Abstract
Time-frequency domain is a promising platform for optical quantum technologies due to large Hilbert space available for quantum information encoding. Moreover, photons appear as perfect candidates for interface between different quantum systems as they can be transmitted over large distances in a low-loss manner. Obviously mostly desired would be such link at telecommunication wavelengths, because it can be integrated with classical communication schemes.
We report on a tunable telecom-wavelength photon pair source based on bulk periodically poled potassium titanyl phosphate (PPKTP) pumped by femtosecond laser pulses. The pairs are produced via type-II spontaneous parametric down conversion (SPDC). The spectra of photons, which lies in telecommunication range, in our source can be affected via both changing the spectrum of pumping laser and changing the phase matching by using crystals of different lengths. By appropriate choice of these parameters either the pair of photons occupy single-mode in frequency and is in a separable state or is multimode and entangled [1].

[Scraped image caption text]

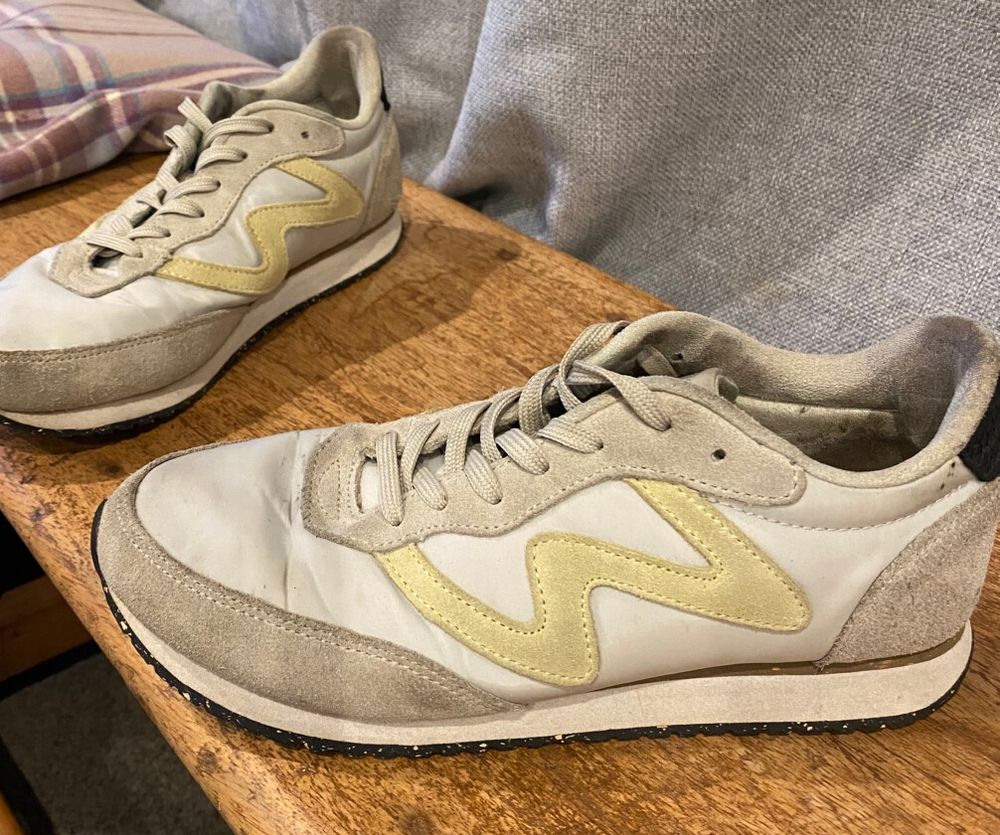 Woden Sneakers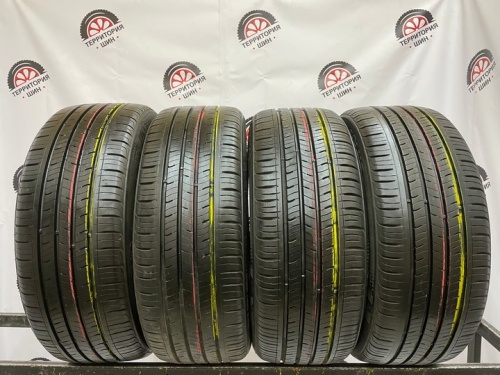 Kumho Solus TA31 R16 215/55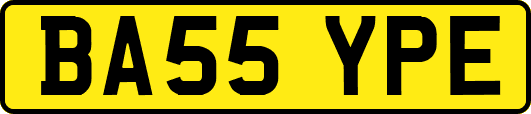 BA55YPE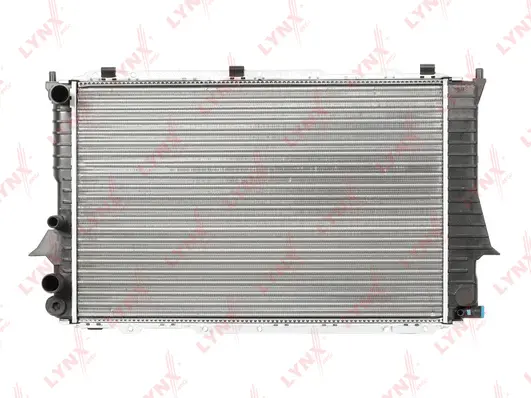 Radiator, engine cooling (RM-1209)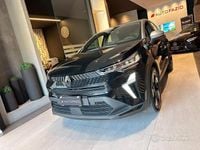 Usata Renault Captur Techno 91 CV (66 kW) 2025 Nero SUV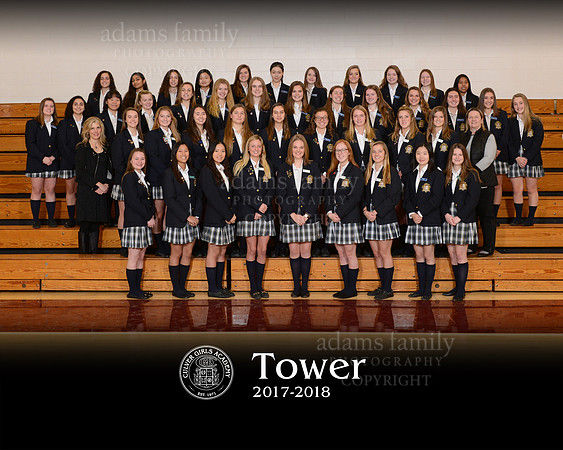 *Tower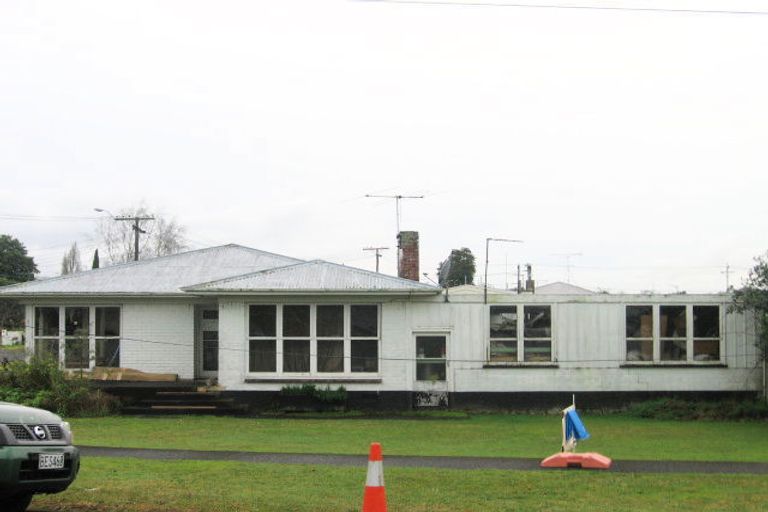 Photo of property in 28 King Edward Avenue, Papakura, 2110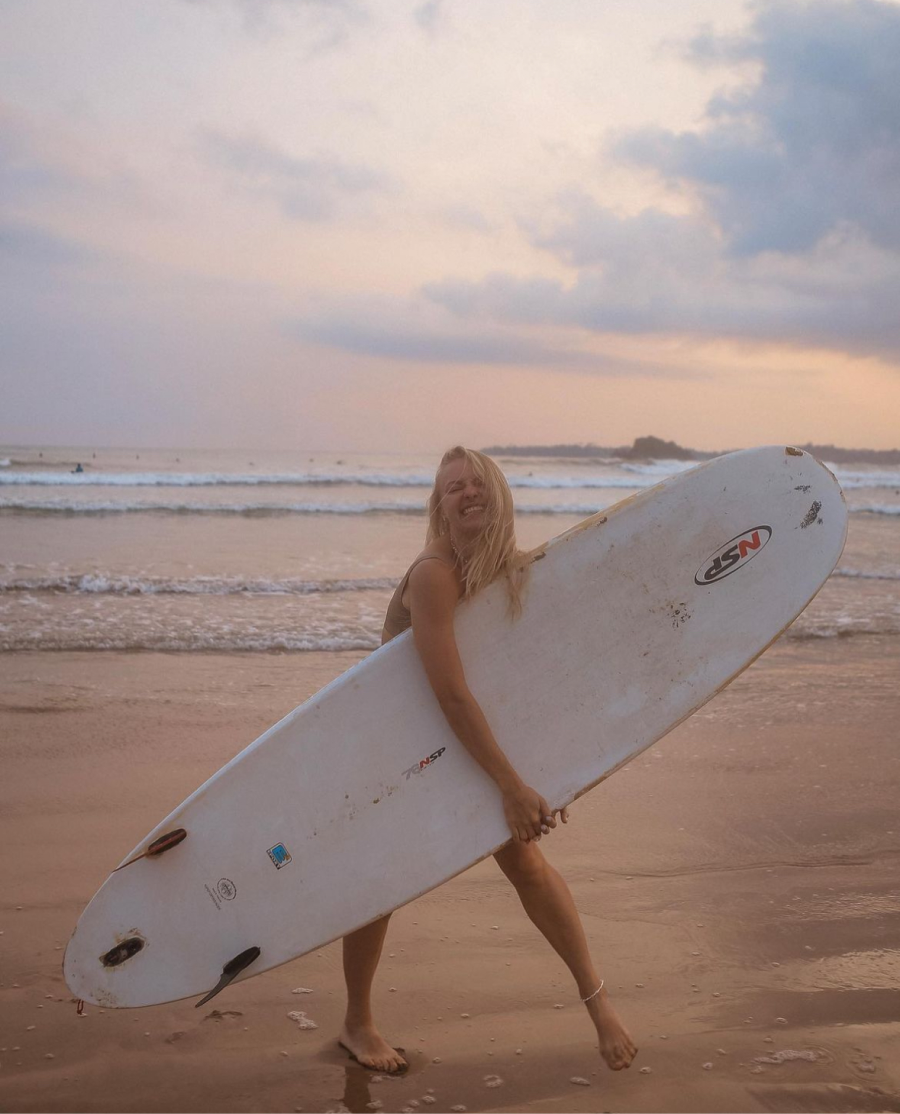    Сеть студий Reshape приглашает в путешествие на Шри-Ланку (фото 2)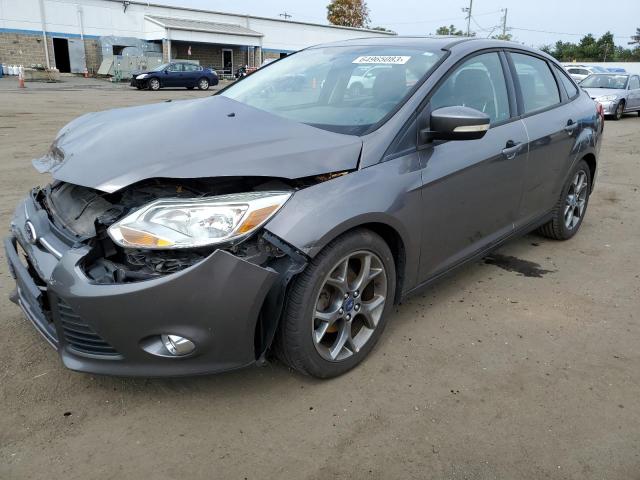 Photo 0 VIN: 1FADP3F27DL145649 - FORD FOCUS SE 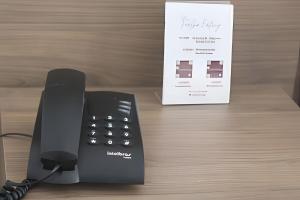 FLAT VPM - Cozinha, Varanda, Ar Cond, Estacionamento, Cama Queen, Vista Incrível, 400mb Wi-fi, TV Smart, Serviços de Streaming, Ducha Forte, Próximo a Barra da Tijuca e Recreio, 10min de carro da Praia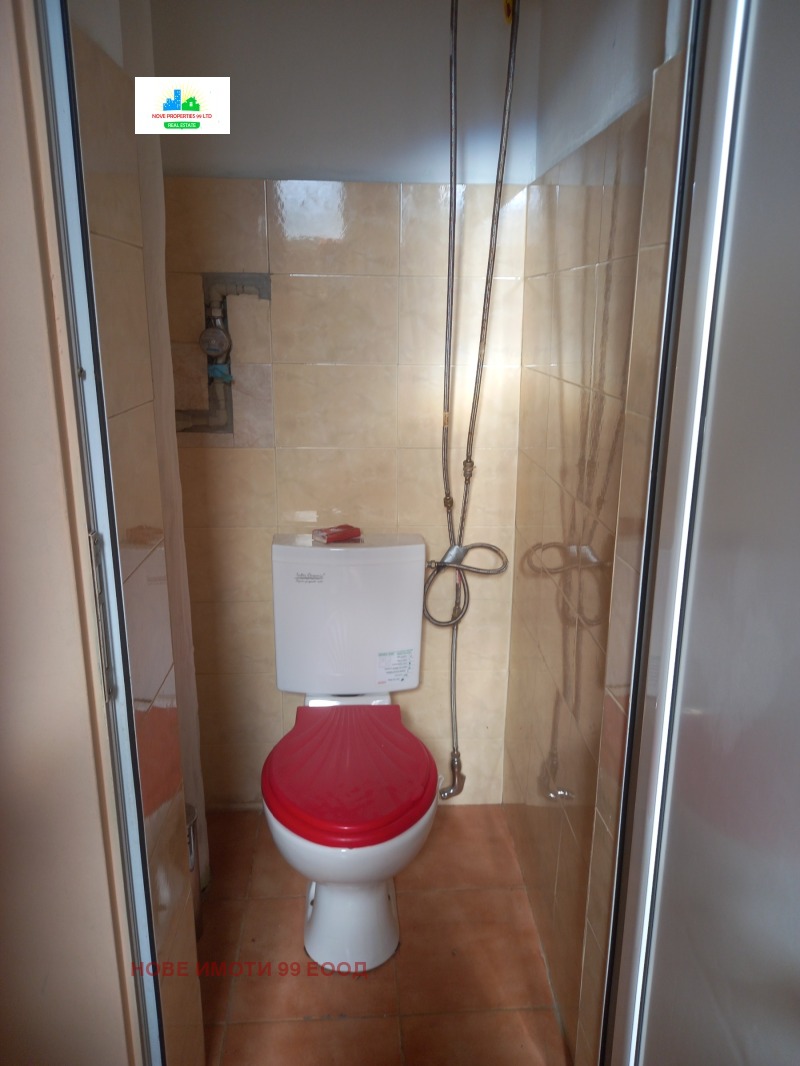 En venta  2 dormitorios Sofia , Tsentar , 96 metros cuadrados | 68786354 - imagen [14]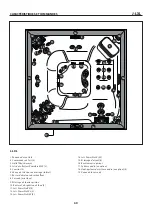 Preview for 60 page of Jacuzzi J - LXL Installation Manual And Use & Maintenance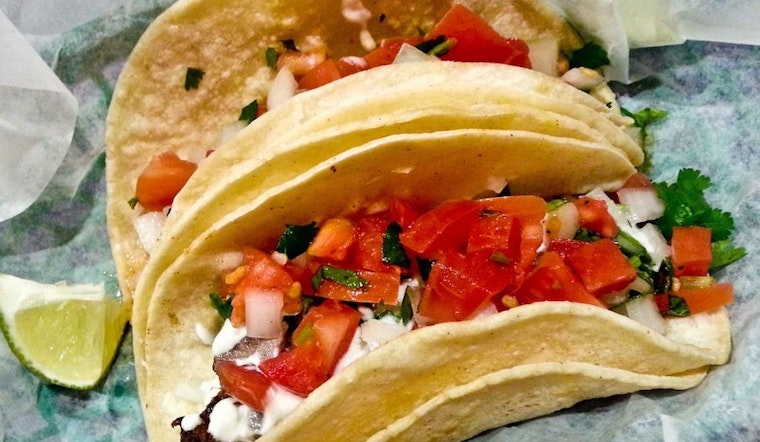 Lancaster's 3 best spots to score affordable Mexican eats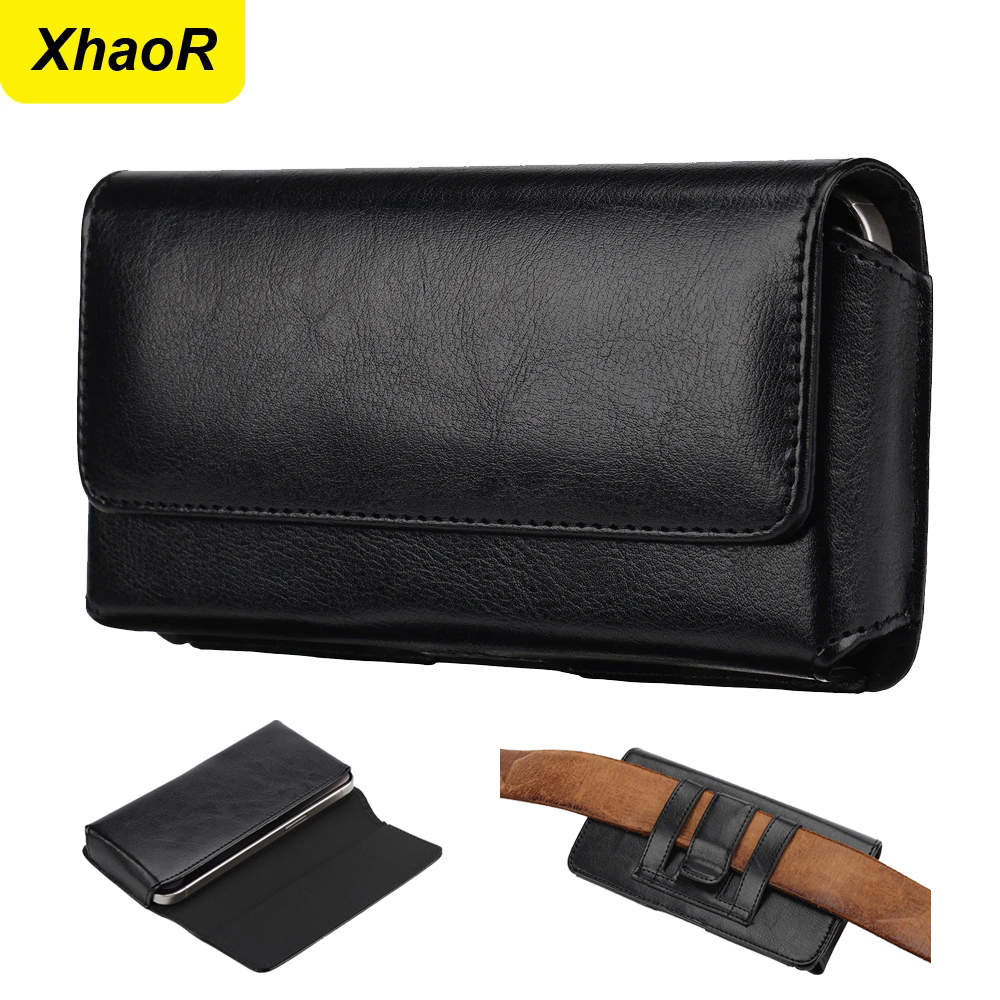 Kantong Kulit Universal dengan - Leatherwork Belt ulasan dan harga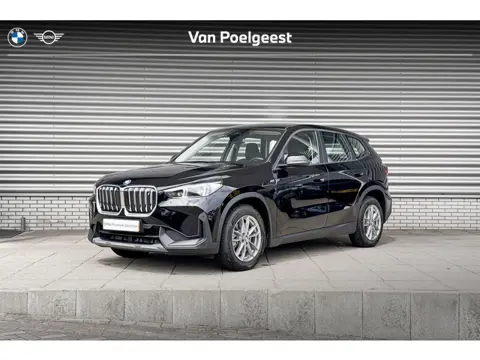 BMW iX1 xDrive30 Launch Edition 67 kWh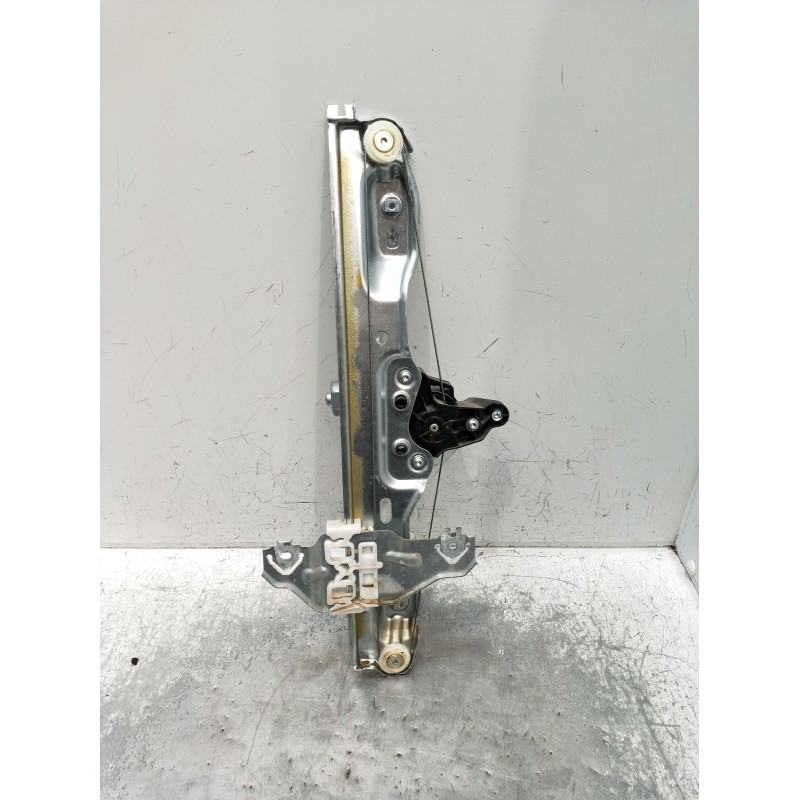 Recambio de elevalunas trasero derecho para nissan qashqai ii (j11, j11_) 1.2 dig-t referencia OEM IAM C17321101 827004EA0A 5P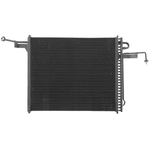 Order Condenser by APDI - 7014627 For Your Vehicle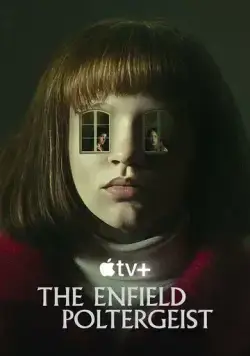 Полтергейст Энфилда / The Enfield Poltergeist (2023) cериал скачать через торрет бесплатно в хорошем качестве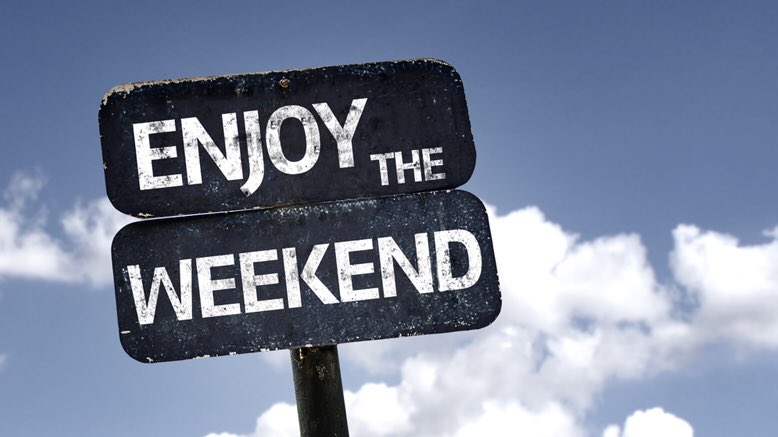 JPeckLandscape's tweet photo. Happy Friday! Enjoy your weekend, be safe and take a look at our website. James Peck Landscape can help with #plantnursery items, #landscapedesign &amp; more #jamespecklandscape

https://t.co/O0NFgNMpAX https://t.co/hMpak4F8Jo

## JOB 1
Check each statement against the photon pair source abstract and answer yes or no, quoting the words that decide it: (a) the crystal is pumped by a continuous-wave laser; (b) the photon pairs come from type-II spontaneous parametric down conversion; (c) the phase matching is changed by using crystals of different lengths.
## JOB 2
Proceed with the photon pair source abstract, starting after its final sentence.
The records aren't needed for these tasks.

## WRITTEN ANSWER 1
(a) No: "pumped by femtosecond laser pulses"
(b) Yes: "The pairs are produced via type-II spontaneous parametric down conversion (SPDC)."
(c) Yes: "changing the phase matching by using crystals of different lengths"

## WRITTEN ANSWER 2
Here we report on experimental active modification the photon pairs’ spectral properties. We employ fast electro-optic temporal phase modulation to induce a deterministic change of photons’ joint spectral intensity (JSI). Central wavelength of one photon is shifted by up to 0.2 nm. The measurement of the spectrum of single photons is based upon frequency to time mapping, implemented by large group delay dispersion (GDD) in chirped fiber Bragg grating (CFBG) [2]. An unprecedented sub-10 pm resolution of correlated single-photon spectral measurements has been achieved.
Further work will be done to modify not only the position, but also the shape of JSI by using techniques based on the time-lens principle [3].
References:
[1] P. G. Evans, R. S. Bennink, W. P. Grice, T. S. Humble, Phys. Rev. Lett. 105, 253601 (2010)
[2] A. O. C. Davis, P. M. Saulnier, M. Karpinski, B. J. Smith, arXiv:1610.03040 (2016)
[3] M. Karpiński, M. Jachura, L. J. Wright, B. J. Smith, Nature Photonics 11, 53–57 (2017)